Rotten at its core or it’s bigger than Rutgers

In classrooms across the nation, future Olivia Popes will learn about Rutgers University as an example of what not to do when responding to crisis.   From President Robert Barchi not watching the video of his basketball coach abusing student athletes to their failure to properly vet the academic credentials of new basketball coach Eddie Jordan, Rutgers has shown a level of ineptitude comparable to Tim Tebow’s throwing arm and Dwight Howard’s free throw shooting.  Yet, their failures are systemic; the consequences are severe.  The most recent example of not just incompetence but a level of blindness to the fundamental problems facing college sports can be seen with the hiring of Julie Hermann.  Dave Zirin describes the situation as such:

That’s what makes the goings-on at Rutgers University so maddening. In looking to move the school forward following the scandal that cost bullying former basketball coach Mike Rice and athletic director Tim Pernetti their jobs, school president Robert Barchi hired former Louisville assistant athletic director Julie Hermann. After the homophobic, misogynistic invective that will define the Mike Rice era, appointing an extremely competent woman must have seemed savvy. Unfortunately, in aiming to get beyond a bullying scandal, the school hired an athletic director with a history of bullying. In attempting to show that the athletic department is not a haven for misogynists, they hired someone with a history of misogyny. And worst of all, in boasting about the depths of their research into Hermann’s past, they missed a series of incidents that a Google search followed by ten minutes of follow-up phone calls could have revealed.

While clearly Rutgers has shown what not to do, while the reports about Julie Hermann are troubling and while what has gone on Rutgers from Mike Rice forward are an indication of the warped and troubling values of higher education, I find myself wondering if she is being held to different standards than her male counterparts. Is she becoming a scapegoat? It would be nice if male ADs and coaches (and professors, administrators….) were held to same level of scrutiny and accountability. It would be nice if we talked about police officers who go from one force to next with a rap sheet of complaints about brutality with same level of interest and questions about past behavior.

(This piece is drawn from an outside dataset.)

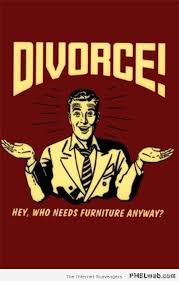 Memes About Divorce - 25 funny divorce poster pmslweb
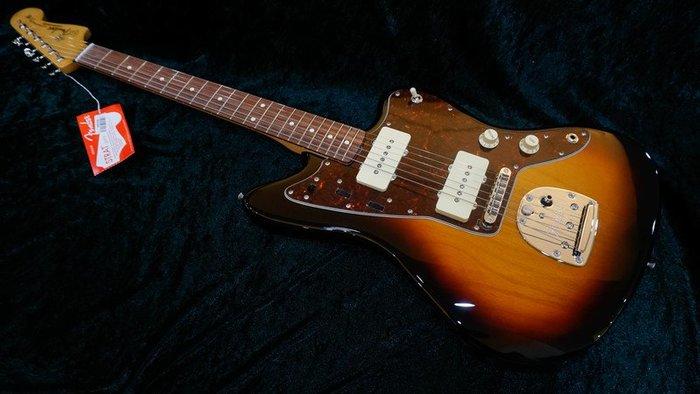 大鼻子樂器 免運 FENDER Classic Player JazzMaster Special 電吉他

One can only wish that the anti feminist and sexist culture that pervades sports and university culture be called out in every instance.  One can only hope that the abuses and exploitation be highlighted, whether it be the sensational or the examples of the entrenched nature of collegiate athletics. One can only wish that warped values that lead to a barrage of racist, sexist, and violent tweets that follow each and every loss be called out.  One can hope that we begin to connect the dots from from incidence of abuse and violence to ever growing emphasis on sports within today’s sports culture.  Whether abuse at Rutgers and Penn State, or the decision to have weeknight football games at the expense of academics for student-athletes and their non-participating peers, profit in front of people, wins in front of education, TV contracts ahead of tenure track lines, define today’s collegiate landscape.

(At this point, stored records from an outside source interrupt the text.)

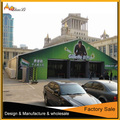 easy up tent industrial storage with waterproof fireproof material
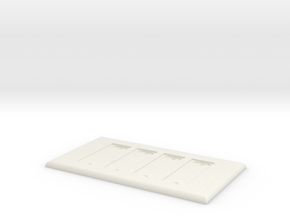 Philips Hue Quad Dimmer Plate 4 Gang in White Natural Versatile Plastic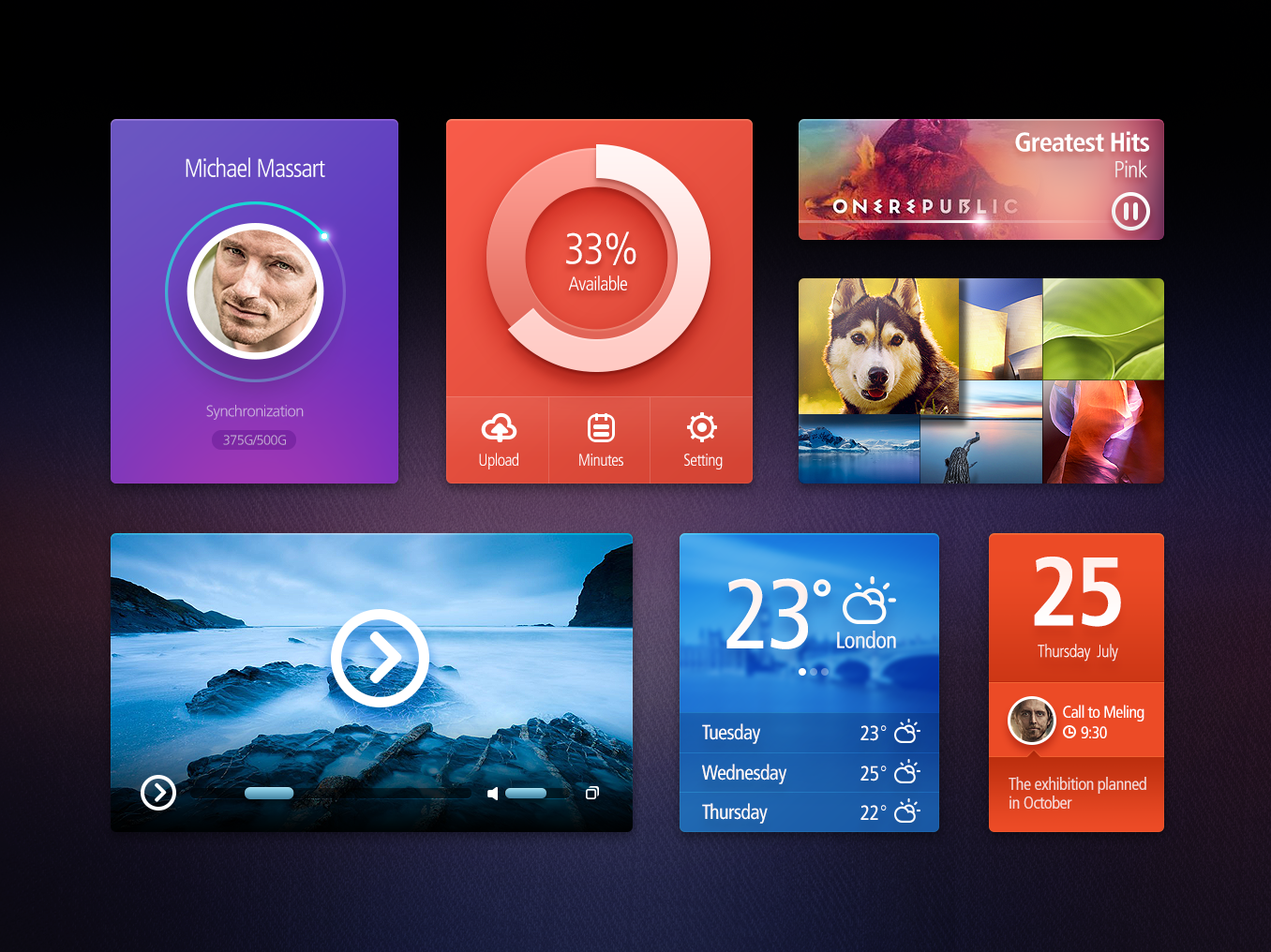 Amazing User Interface Kit Free PSD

We don’t have to look any further than Chicago where Rahm Emmanuel is leading the charge to build a stadium and not schools.  Worse yet, he might as well be moving the nuts and bolts from some 50 schools in Chicago to this new stadium at Depaul. Is this gentrification we can believe in?   Dave Zirin highlights the profit before people mentality:

It all starts with the person who seems committed to win the current spirited competition as the most loathsome person in American political life: Mayor Rahm Emanuel. The same Mayor overseeing the closing of fifty-four schools and six community mental health clinics under the justification of a “budgetary crisis” has announced that the city will be handing over more than $100 million to DePaul University for a new basketball arena. This is part of a mammoth redevelopment project on South Lakeshore Drive consisting of a convention center anchored by an arena for a non-descript basketball team that has gone 47-111 over the last five years. It’s also miles away from DePaul’s campus. These aren’t the actions of a mayor. They’re the actions of a mad king.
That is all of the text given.